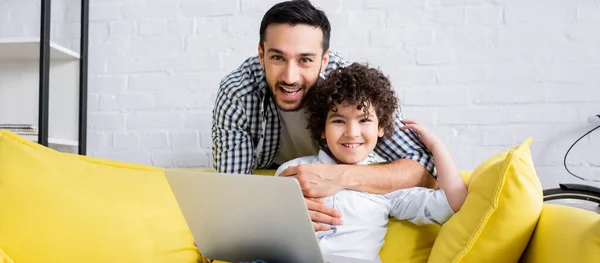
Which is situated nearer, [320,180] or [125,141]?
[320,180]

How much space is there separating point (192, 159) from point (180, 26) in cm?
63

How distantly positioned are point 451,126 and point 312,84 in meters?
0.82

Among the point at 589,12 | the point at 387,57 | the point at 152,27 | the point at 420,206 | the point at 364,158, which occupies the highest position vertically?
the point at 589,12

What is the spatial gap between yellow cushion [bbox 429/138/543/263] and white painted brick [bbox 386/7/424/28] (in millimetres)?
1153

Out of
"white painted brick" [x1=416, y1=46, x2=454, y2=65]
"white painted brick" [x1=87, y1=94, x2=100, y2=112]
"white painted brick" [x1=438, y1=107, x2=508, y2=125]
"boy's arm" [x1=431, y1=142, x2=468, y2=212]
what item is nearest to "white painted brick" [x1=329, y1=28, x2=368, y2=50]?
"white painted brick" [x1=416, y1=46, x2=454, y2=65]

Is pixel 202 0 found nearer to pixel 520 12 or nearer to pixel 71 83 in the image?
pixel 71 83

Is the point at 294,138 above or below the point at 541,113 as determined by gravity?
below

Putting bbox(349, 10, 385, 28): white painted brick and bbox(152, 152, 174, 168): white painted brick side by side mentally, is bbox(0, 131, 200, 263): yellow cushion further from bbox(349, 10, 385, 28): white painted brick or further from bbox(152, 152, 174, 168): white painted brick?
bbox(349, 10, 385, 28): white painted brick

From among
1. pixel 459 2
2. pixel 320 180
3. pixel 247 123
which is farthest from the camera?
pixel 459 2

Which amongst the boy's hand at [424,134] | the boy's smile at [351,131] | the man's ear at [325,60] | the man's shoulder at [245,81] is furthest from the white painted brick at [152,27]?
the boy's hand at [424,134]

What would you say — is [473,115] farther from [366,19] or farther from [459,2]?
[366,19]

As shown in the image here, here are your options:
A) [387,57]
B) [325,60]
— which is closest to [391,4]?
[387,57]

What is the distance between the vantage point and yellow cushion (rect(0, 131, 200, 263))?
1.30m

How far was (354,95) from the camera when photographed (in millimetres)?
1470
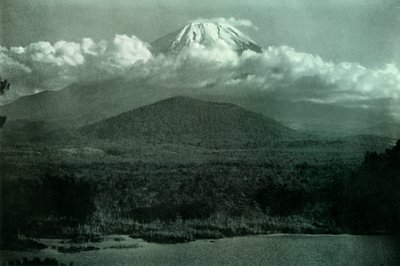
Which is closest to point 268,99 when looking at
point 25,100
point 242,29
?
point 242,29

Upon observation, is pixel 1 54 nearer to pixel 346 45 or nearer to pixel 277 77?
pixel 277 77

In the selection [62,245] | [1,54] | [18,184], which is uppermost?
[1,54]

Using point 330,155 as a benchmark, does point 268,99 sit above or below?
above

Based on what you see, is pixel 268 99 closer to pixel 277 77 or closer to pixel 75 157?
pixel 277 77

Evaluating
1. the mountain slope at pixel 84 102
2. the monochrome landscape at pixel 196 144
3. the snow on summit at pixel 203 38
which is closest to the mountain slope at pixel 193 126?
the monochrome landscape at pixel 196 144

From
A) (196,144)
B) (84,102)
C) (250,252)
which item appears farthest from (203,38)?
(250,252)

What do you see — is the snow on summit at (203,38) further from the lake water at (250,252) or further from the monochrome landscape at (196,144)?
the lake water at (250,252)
§
Set problem: Word for word, please, restate the lines of the listing from the one holding "Which amongst the" down to the last line, leaving out any pictures.

Task result:
Which amongst the boy's hand at [424,134] | the boy's smile at [351,131] | the man's ear at [325,60] | the man's shoulder at [245,81] is furthest from the white painted brick at [152,27]?
the boy's hand at [424,134]

What would you say — is [473,115] farther from [366,19] or farther from [459,2]?
[366,19]

As shown in the image here, here are your options:
A) [387,57]
B) [325,60]
— which is closest to [391,4]?
[387,57]

What is the distance between the vantage point and yellow cushion (rect(0, 131, 200, 263))?
1.30m

How far was (354,95) from the camera when photographed (in millimetres)?
1470
Which is closest to point 268,99 when looking at
point 25,100
point 242,29
?
point 242,29

Upon observation, is pixel 1 54 nearer to pixel 346 45 or nearer to pixel 277 77?
pixel 277 77

In the selection [62,245] | [1,54] | [18,184], which is uppermost?
[1,54]

Using point 330,155 as a benchmark, does point 268,99 sit above or below?
above

Based on what you see, is pixel 268 99 closer to pixel 277 77 or closer to pixel 75 157?
pixel 277 77

Evaluating
1. the mountain slope at pixel 84 102
2. the monochrome landscape at pixel 196 144
3. the snow on summit at pixel 203 38
which is closest to the mountain slope at pixel 193 126?
the monochrome landscape at pixel 196 144

From
A) (196,144)
B) (84,102)
C) (250,252)
which item appears farthest from (203,38)?
(250,252)

What do you see — is the snow on summit at (203,38) further from the lake water at (250,252) or further from the monochrome landscape at (196,144)?
the lake water at (250,252)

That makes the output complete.